Amazon EC2 users now have access to key protection technologies provided by Symantec Endpoint Protection. Symantec Endpoint Protection combines Symantec AntiVirus with advanced threat prevention to deliver defense against malicious attacks such as viruses, worms, spyware, Trojans, zero-day threats, and rootkits. Symantec Endpoint Protection helps ensure information remains safe and business assets are protected wherever that information resides.
Amazon EC2 users also now have access to advanced online storage management capabilities provided by Veritas Storage Foundation Basic from Symantec, allowing them to manage multiple hosts from a central interface and optimize storage performance and availability online. Storage Foundation enables non-disruptive storage operations through GUI-based management and online configuration with dynamic disks.

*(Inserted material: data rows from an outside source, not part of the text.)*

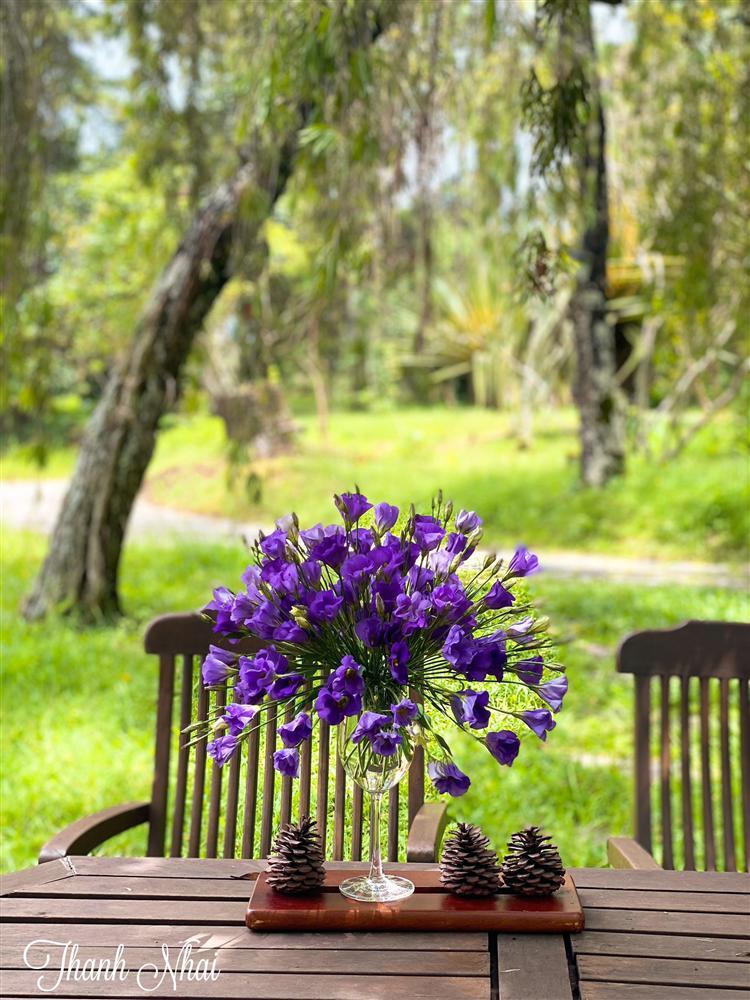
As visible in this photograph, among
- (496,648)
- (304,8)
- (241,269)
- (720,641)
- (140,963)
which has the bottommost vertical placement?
(140,963)

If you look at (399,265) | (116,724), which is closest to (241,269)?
(399,265)

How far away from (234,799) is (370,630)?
0.91 metres

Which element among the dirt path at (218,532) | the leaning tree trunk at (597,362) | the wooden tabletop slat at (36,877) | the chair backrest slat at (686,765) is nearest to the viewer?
the wooden tabletop slat at (36,877)

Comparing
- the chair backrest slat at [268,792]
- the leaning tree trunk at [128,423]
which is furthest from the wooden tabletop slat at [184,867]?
the leaning tree trunk at [128,423]

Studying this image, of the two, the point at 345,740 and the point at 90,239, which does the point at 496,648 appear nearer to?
→ the point at 345,740

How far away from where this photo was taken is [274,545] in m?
1.68

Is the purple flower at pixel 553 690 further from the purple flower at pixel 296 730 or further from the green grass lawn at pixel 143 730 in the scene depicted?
the green grass lawn at pixel 143 730

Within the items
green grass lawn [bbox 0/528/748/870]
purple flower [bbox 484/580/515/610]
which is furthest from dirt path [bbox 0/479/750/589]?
purple flower [bbox 484/580/515/610]

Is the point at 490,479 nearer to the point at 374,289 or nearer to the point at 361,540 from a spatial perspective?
the point at 374,289

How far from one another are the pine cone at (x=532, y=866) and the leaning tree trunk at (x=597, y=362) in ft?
26.7

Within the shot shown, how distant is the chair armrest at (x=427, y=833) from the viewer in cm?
210

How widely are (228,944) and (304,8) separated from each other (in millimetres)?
2664

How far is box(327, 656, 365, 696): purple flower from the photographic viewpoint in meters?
1.58

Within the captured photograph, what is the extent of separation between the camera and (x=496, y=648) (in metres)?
1.64
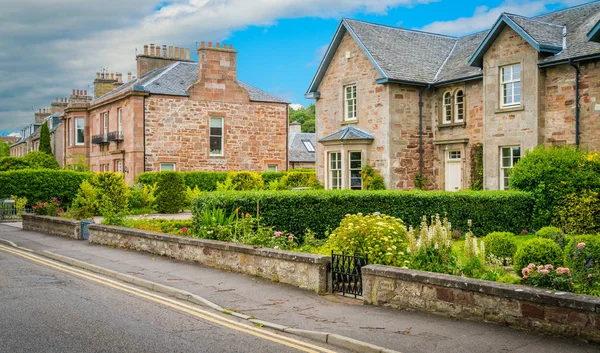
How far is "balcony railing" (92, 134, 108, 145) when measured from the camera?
131 feet

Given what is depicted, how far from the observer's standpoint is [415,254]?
10.8 m

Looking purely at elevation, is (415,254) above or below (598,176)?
below

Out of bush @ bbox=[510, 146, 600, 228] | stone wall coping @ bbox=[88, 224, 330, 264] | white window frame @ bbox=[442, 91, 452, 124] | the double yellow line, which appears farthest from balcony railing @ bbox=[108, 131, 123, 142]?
bush @ bbox=[510, 146, 600, 228]

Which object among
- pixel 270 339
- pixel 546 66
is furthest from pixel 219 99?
pixel 270 339

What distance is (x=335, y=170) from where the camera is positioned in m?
30.5

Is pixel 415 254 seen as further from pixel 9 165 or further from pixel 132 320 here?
pixel 9 165

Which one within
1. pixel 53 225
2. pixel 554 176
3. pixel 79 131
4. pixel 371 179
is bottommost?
pixel 53 225

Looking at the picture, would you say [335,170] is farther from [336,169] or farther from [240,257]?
[240,257]

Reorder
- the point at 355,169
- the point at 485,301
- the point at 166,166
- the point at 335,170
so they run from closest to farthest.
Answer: the point at 485,301 → the point at 355,169 → the point at 335,170 → the point at 166,166

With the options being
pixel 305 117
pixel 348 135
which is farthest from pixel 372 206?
pixel 305 117

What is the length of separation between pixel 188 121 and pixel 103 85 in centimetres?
1653

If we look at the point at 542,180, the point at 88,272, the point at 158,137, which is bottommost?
the point at 88,272

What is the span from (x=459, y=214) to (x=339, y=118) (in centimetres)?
1232

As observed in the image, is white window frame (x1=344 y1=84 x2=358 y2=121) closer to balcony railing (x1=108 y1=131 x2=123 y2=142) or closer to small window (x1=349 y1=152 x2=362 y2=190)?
small window (x1=349 y1=152 x2=362 y2=190)
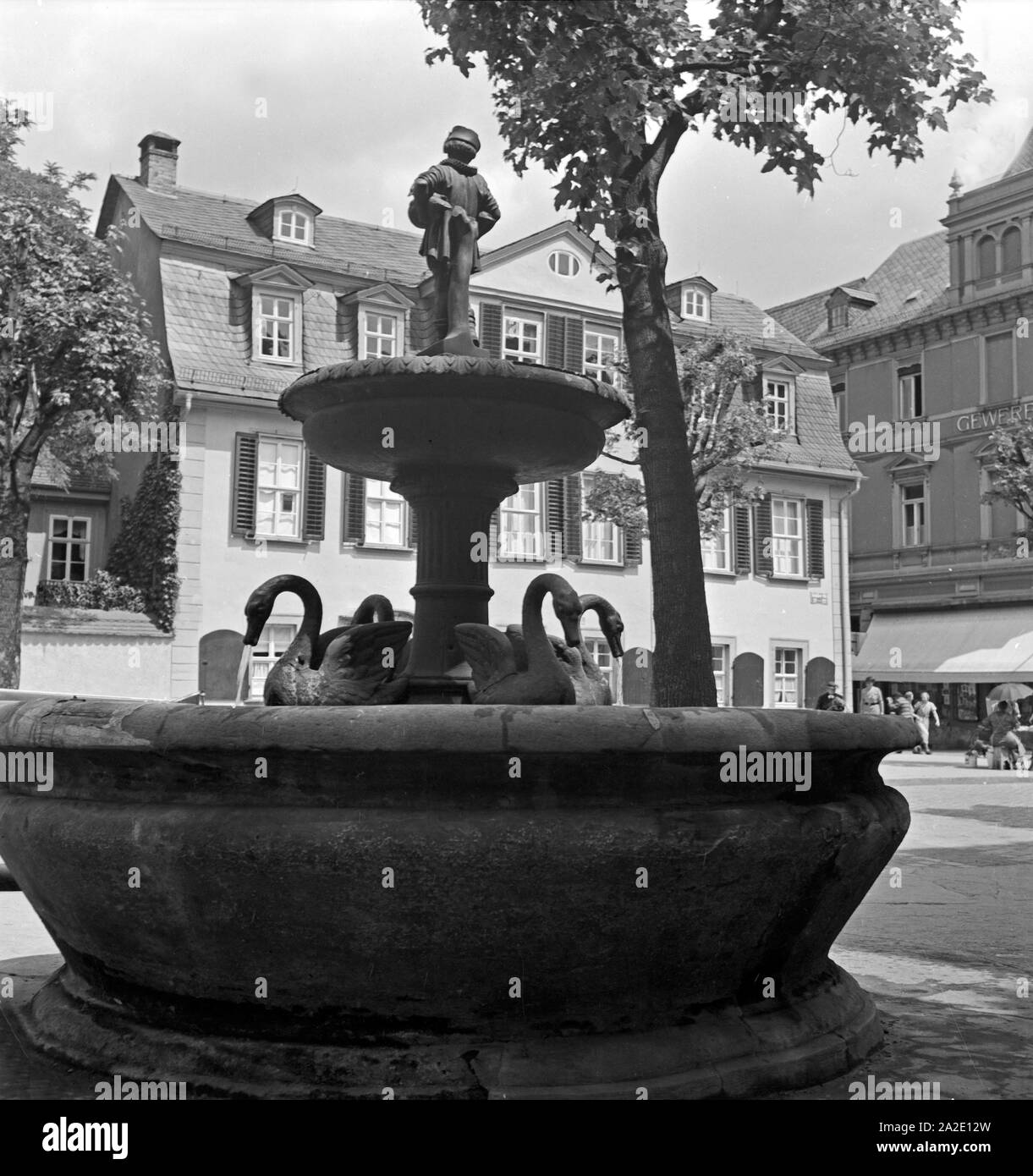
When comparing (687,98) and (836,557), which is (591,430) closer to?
(687,98)

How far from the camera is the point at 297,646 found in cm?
524

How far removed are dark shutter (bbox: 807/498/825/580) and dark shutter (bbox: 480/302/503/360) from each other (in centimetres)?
913

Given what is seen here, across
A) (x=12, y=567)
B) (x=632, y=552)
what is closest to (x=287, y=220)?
(x=632, y=552)

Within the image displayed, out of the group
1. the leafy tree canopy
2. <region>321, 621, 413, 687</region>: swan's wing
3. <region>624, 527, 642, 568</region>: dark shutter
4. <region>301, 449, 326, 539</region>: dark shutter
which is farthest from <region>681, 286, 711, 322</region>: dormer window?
<region>321, 621, 413, 687</region>: swan's wing

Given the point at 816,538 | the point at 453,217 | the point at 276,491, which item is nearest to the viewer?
the point at 453,217

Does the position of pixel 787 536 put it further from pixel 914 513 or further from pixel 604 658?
pixel 914 513

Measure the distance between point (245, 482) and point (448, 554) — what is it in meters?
18.8

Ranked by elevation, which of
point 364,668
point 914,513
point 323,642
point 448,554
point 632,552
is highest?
point 914,513

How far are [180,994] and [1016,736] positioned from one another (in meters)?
21.7

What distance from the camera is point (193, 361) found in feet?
77.2

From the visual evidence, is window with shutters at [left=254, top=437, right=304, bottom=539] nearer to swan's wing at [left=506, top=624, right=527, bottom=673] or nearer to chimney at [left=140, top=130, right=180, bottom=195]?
chimney at [left=140, top=130, right=180, bottom=195]

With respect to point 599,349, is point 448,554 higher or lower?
lower

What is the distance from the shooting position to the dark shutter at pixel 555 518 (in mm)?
27094

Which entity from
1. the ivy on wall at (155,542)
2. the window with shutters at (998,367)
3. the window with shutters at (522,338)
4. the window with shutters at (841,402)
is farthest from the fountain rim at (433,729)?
the window with shutters at (841,402)
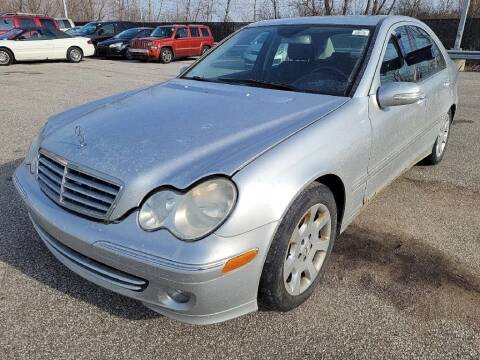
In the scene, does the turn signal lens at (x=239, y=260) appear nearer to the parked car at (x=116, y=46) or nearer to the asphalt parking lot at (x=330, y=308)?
the asphalt parking lot at (x=330, y=308)

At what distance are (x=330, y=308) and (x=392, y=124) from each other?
54.9 inches

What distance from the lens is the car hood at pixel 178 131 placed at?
2070 mm

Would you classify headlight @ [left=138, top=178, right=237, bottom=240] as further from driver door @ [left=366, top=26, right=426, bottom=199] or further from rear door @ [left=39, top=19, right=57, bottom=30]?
rear door @ [left=39, top=19, right=57, bottom=30]

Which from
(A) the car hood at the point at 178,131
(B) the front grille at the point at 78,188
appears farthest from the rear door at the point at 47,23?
(B) the front grille at the point at 78,188

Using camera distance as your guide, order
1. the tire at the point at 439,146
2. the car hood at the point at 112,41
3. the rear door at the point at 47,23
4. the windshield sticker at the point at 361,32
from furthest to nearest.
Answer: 1. the car hood at the point at 112,41
2. the rear door at the point at 47,23
3. the tire at the point at 439,146
4. the windshield sticker at the point at 361,32

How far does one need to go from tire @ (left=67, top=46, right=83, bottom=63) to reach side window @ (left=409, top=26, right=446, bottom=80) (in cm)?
1551

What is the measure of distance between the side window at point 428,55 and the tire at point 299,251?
1899 millimetres

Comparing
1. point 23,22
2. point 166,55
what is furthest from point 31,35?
point 166,55

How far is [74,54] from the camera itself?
1692cm

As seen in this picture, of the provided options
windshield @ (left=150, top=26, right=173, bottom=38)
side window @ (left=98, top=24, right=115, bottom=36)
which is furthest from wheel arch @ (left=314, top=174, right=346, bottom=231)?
side window @ (left=98, top=24, right=115, bottom=36)

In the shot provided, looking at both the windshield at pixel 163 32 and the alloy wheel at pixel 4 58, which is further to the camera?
the windshield at pixel 163 32

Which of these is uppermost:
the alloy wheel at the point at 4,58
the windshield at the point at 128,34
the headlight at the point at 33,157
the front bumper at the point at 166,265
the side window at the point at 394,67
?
the side window at the point at 394,67

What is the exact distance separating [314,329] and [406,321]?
0.53 metres

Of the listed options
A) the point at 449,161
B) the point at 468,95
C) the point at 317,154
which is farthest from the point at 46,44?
the point at 317,154
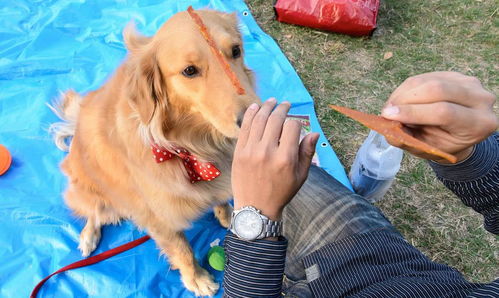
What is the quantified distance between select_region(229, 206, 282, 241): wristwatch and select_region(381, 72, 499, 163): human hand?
456 mm

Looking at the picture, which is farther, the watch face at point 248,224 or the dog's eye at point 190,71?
the dog's eye at point 190,71

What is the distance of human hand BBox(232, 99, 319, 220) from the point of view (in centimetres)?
95

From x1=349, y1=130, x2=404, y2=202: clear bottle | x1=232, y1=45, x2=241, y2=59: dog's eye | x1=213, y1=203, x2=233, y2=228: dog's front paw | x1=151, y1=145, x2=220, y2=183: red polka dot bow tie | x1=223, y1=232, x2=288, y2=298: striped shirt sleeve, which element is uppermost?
x1=232, y1=45, x2=241, y2=59: dog's eye

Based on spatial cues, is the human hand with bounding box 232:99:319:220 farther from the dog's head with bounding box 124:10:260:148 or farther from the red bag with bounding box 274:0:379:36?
the red bag with bounding box 274:0:379:36

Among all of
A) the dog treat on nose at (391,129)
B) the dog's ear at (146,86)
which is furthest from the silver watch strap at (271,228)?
the dog's ear at (146,86)

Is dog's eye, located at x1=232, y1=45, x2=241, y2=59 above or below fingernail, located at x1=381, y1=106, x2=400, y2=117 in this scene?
below

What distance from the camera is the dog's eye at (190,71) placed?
4.75ft

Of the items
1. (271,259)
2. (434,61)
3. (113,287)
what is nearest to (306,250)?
(271,259)

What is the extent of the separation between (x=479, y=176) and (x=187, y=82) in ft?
4.09

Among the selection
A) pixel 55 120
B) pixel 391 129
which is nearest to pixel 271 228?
pixel 391 129

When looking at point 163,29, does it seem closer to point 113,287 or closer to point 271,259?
point 271,259

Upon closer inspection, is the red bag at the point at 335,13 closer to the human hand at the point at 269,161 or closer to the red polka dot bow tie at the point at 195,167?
the red polka dot bow tie at the point at 195,167

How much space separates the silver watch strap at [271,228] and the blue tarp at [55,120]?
133 cm

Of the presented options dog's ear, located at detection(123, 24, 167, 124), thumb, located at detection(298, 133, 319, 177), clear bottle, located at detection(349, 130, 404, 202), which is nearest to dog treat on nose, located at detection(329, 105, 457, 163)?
thumb, located at detection(298, 133, 319, 177)
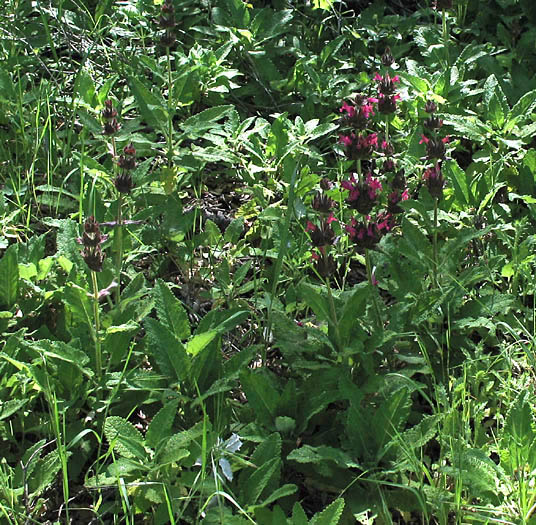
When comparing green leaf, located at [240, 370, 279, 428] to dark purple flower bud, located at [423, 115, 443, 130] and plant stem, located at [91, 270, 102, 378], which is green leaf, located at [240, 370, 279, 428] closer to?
plant stem, located at [91, 270, 102, 378]

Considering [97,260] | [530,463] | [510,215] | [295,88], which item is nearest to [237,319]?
[97,260]

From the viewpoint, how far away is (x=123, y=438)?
6.15 ft

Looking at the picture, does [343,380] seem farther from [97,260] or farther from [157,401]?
[97,260]

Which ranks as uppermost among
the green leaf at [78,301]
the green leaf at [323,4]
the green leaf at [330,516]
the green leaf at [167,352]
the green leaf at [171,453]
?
the green leaf at [323,4]

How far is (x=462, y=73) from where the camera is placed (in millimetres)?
3383

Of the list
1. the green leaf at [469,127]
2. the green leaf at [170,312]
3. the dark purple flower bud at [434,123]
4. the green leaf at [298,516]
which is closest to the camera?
the green leaf at [298,516]

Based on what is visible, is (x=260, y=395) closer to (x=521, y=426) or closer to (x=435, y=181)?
(x=521, y=426)

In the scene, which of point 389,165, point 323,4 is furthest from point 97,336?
point 323,4

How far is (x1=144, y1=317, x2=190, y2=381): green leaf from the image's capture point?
2.08 m

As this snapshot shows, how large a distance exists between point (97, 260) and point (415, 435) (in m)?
0.92

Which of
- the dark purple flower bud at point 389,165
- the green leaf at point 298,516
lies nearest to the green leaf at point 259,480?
the green leaf at point 298,516

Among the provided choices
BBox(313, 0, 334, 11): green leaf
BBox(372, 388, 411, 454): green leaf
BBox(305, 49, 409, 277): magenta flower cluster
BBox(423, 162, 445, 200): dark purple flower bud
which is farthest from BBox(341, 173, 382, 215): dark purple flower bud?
BBox(313, 0, 334, 11): green leaf

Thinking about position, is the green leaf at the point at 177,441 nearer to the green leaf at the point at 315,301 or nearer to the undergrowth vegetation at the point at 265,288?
the undergrowth vegetation at the point at 265,288

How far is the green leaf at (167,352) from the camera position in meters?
A: 2.08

“We have been running Symantec Endpoint Protection locally to secure the endpoints and servers in our computing environment and have been very pleased with the level of protection it has provided,” said David Jordan, CISO of Arlington County. “As our infrastructure becomes more of a mix between on-premise and off-premise offerings, we look forward to leveraging these new delivery models for security and storage solutions.”
Today’s announcement marks another significant step in Symantec’s cloud strategy to deliver customers unmatched choice in the adoption of cloud solutions based on the company’s enterprise class products. For more information, please visit http://www.symantec.com/cloud.
Licensing and Availability
Symantec Endpoint Protection and Veritas Storage Foundation Basic are available now in the form of custom Amazon Machine Images (AMIs) that allow customers to run Symantec provided instances on Amazon EC2 on a pay-as-you-go, hourly basis.